Fonte foto: on. Stefania Ascari
Tensione in aula dopo la seduta parlamentare: la deputata denuncia attacchi politici e rivendica il proprio impegno umanitario.
La seduta parlamentare di ieri ha generato un clima di forte tensione, con un confronto acceso tra maggioranza e opposizione. Al centro della polemica, le dichiarazioni della deputata del Movimento 5 Stelle, Stefania Ascari che ha definito quanto accaduto “un atto di violenza politica” e una serie di accuse “infondate e lesive” rivolte nei suoi confronti. Secondo la parlamentare, tali interventi sarebbero una reazione alle sue posizioni critiche sulla gestione del conflitto in Medio Oriente, in particolare sulla situazione a Gaza.
Nel suo intervento, la deputata ha ricordato il proprio impegno in missioni umanitarie svolte dal 2018 in Libano, Siria, Giordania e Cisgiordania, descrivendo attività di distribuzione di beni essenziali in contesti di forte vulnerabilità.
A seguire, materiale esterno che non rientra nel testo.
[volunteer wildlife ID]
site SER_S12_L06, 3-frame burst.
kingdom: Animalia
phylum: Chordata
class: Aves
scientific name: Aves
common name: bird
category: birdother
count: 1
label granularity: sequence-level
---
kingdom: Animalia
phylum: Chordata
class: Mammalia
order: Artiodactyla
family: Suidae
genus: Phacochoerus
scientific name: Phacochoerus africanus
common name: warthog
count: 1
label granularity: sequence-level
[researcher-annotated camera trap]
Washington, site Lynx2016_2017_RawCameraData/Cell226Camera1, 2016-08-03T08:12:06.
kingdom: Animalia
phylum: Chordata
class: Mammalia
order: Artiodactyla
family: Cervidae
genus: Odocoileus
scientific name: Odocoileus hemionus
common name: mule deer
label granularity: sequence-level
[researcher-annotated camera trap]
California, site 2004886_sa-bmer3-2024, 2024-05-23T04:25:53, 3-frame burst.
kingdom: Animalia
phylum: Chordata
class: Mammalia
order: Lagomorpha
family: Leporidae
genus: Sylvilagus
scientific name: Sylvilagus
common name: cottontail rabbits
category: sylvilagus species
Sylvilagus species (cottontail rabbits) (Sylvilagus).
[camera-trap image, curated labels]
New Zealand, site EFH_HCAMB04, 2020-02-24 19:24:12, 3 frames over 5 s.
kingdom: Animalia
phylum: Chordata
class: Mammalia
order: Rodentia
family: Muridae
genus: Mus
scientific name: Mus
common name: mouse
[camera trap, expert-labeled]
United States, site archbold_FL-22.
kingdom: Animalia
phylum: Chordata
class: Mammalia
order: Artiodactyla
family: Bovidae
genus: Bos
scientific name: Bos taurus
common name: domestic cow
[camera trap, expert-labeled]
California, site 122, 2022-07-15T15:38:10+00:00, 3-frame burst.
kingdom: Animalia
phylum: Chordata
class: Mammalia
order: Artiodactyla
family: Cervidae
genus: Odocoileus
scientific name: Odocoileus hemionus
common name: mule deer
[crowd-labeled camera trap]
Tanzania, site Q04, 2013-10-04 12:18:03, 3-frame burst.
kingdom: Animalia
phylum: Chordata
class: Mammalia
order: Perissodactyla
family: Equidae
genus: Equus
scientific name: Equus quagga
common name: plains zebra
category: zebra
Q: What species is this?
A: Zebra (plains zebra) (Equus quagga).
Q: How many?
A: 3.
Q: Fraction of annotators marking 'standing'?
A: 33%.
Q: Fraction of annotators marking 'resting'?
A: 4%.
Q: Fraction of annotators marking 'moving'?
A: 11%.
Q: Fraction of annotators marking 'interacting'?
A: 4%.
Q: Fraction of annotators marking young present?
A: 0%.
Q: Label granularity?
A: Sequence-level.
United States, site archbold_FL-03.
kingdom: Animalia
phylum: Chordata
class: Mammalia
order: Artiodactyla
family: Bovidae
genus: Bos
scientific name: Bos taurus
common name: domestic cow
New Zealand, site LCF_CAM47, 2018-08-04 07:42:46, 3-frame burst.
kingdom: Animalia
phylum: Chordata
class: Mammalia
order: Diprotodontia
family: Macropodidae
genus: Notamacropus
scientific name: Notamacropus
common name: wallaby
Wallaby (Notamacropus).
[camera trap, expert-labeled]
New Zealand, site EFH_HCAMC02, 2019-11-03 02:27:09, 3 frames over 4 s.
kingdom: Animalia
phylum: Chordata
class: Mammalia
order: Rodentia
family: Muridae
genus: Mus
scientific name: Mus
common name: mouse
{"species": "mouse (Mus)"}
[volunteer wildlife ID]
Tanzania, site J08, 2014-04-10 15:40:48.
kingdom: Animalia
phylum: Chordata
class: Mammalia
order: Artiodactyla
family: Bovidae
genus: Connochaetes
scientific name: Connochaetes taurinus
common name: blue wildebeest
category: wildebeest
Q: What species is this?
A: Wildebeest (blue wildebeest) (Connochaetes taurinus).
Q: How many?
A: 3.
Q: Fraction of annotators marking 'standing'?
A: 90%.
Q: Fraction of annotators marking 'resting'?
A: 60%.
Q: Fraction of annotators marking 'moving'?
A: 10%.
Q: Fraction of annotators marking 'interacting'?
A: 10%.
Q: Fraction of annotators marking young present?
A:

Ha inoltre ribadito di non rinnegare il proprio percorso politico e umanitario, definendolo parte integrante della sua azione pubblica.
Le reazioni politiche e le prospettive future
La parlamentare ha richiamato anche la creazione di un intergruppo parlamentare dedicato alla pace tra Palestina e Israele, istituito – ha precisato – prima dell’ottobre 2023. Ha poi rivolto critiche alla maggioranza, accusandola di un atteggiamento ostile verso le manifestazioni popolari e di una gestione poco attenta alle istanze provenienti dalla società civile.
Nonostante il clima teso, la deputata ha espresso gratitudine verso il proprio gruppo politico e verso le manifestazioni di sostegno ricevute dall’esterno del Parlamento. In conclusione, ha dichiarato l’intenzione di proseguire nella propria attività politica e nelle denunce pubbliche, affermando che continuerà a schierarsi “dalla parte degli ultimi”.